Posted Feb 8, 2014 by Arthur Weinreb
Toronto police have arrested Hassan Steven Jarrar who now faces 10 charges in relation to luring and sexually assaulting a 14-year-old girl. He had previously received a 15-year-sentence for beating a teen prostitute who was left in a coma.
File illustration / photo.
File illustration / photo.
File photo
The announcement of Jarrar's arrest was made at a press conference held by Toronto police yesterday. According to police, between Jan. 1 and Feb. 2, 2014, the 41-year-old lured a 14-year-old girl over the Internet and then got her to meet him by threatening to release pornographic pictures he had of her.

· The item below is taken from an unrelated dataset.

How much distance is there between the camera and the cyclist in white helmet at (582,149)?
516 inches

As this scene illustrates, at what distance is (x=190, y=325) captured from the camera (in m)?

The girl met Jarrar at a hotel in the city's west end and it is alleged the man sexually assaulted her over a two-day period beginning on Feb. 1.
On Feb. 4, 2014, Jarrar was arrested and charged with sexual assault, sexual interference, accessing child pornography, making child pornography, possession of child pornography, luring a child, extortion, and three counts of failing to comply with a recognizance.
On March 12, 1996, the then 23-year-old Jarrar picked up a 19-year-old prostitute known as "Dana." He beat her so badly her skull was cracked. Jarrar then dumped her in a snow bank near Lake Ontario where she remained for 10 hours until a motorist who was passing by noticed her. Dana remained in a coma for about six weeks and when she awoke, had to learn how to walk, talk and eat again.
The following year, Jarrar was sentenced to 15 years for assault and aggravated assault. He refused any type of treatment and served the entire 15 years. When he was released in June 2012, police warned the public of his release and advised he was considered to be dangerous. An order was obtained under Section 810 of the Criminal Code requiring him to enter into a recognizance that bound him to comply with 15 conditions. These conditions included curfews, residence requirements and advising police of any romantic relationships he had.
But as his previous crime did not involve the Internet, no conditions were placed upon Jarrar forbidding him to use the Internet or allowing police to monitor his online activities.
Jarrar appeared in court yesterday for a bail hearing. After court, Jarrar's mother, Hiam Stateh, told the media her son was innocent of the 1996 crime and the current allegations have been manufactured by the police.
The Sex Crimes Unit of the Toronto Police Service believes there may be other victims and is asking anyone with information to contact them.